→ EXCERPTED TEXT:
Mr. Scubagirl graciously dinghied us over to Prickly Pear which is a spit of an island with one bar and about a hundred beach chairs lined up out front.
Mr. Gromit and I got dropped off first and headed into the bar to see what was what. There were two guys in there. One behind the bar and one using the bar to keep him from falling on the floor. They looked at us like we were the only people they had seen in days.
The guy using the bar to hold himself up had a drink in one hand and was wielding a microphone, like a weapon, in the other. The bloodshot eyes, the slurred speech and the fact that he seemed to literally melt in place was a dead giveaway that he was baked. Overdone in fact.
There were only four of us standing in what was a VERY large bar with no walls and the fried guy would talk to us using his microphone. His baked and slurred voice coming to our ears through the loudspeaker. He’d ask us a question over the mic and speaker and we’d answer. He’d ask another question and we’d respond.
It went on like this until I was giggling so hard I was going to pee my shorts. Finally I ordered a drink, which I think I paid about $20 for, and proceeded to a beach chair out front.
It was at this point that my newly discovered baked brother began to sing. No. SING is too lofty a word for what he was doing. He was attempting to hone his reggae rapping skills and did so with all the gusto and confidence of Jay-Z but it came out as a cross between Eddie Murphy’s Buckwheat and a novice live auction caller. The sad part was that he was so baked that he probably thought he sounded like Jay-Z.

Some rows:

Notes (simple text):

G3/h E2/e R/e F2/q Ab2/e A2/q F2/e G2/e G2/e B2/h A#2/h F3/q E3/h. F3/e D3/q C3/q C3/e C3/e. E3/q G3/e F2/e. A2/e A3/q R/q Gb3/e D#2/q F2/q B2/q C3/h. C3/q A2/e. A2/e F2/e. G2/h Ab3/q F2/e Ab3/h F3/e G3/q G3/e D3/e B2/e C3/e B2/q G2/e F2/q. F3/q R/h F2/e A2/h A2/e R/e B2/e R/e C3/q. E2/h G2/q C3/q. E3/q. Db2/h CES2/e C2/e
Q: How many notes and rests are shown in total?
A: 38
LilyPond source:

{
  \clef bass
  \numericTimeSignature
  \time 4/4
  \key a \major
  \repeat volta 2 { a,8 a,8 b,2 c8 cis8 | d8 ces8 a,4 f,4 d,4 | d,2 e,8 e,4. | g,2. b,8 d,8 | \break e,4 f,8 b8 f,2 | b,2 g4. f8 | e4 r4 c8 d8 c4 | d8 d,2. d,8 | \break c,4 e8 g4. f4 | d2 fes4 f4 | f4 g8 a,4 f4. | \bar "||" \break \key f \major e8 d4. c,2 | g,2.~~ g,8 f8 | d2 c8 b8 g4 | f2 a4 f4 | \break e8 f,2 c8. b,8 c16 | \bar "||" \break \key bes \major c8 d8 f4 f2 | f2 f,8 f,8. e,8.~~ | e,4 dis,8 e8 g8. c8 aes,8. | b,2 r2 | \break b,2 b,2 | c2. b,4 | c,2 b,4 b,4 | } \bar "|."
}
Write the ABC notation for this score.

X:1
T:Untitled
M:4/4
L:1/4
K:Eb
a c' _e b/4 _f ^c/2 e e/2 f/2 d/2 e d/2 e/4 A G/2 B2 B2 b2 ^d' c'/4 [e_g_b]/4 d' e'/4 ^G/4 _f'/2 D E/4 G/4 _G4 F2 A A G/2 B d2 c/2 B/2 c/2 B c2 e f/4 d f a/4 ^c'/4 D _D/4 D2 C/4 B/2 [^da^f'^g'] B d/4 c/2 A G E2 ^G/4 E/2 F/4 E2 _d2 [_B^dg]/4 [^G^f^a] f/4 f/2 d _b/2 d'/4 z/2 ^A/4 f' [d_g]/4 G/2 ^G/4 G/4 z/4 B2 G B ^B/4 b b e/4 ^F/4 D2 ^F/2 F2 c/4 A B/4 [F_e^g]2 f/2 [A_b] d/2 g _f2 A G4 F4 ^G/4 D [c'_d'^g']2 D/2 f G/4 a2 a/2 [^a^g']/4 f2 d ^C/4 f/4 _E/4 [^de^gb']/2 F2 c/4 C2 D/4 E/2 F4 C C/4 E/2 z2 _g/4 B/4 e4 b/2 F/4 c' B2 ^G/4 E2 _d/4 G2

→ STATED EXERCISE A: Write out the Prickly Pear passage from "Mr. Scubagirl graciously" up to and including "up out front.".
→ STATED EXERCISE B:
Answer these questions from the Prickly Pear passage:
(i) What was the man holding himself up on the bar wielding in his other hand?
(ii) How many people were standing in the bar?
(iii) About how much does the narrator think the drink cost?
→ STATED EXERCISE C: In the Prickly Pear passage, turn the paragraph beginning "There were only four of us" into a short list that keeps its main facts.

→ EXERCISE RESULT A:
Mr. Scubagirl graciously dinghied us over to Prickly Pear which is a spit of an island with one bar and about a hundred beach chairs lined up out front.

→ EXERCISE RESULT B:
(i) A microphone
(ii) Four
(iii) About $20

→ EXERCISE RESULT C:
- Only four people stood in a very large bar with no walls.
- The baked man spoke to them through his microphone, and his slurred voice came over the loudspeaker.
- He asked questions over the mic and speaker, and they answered each one in turn.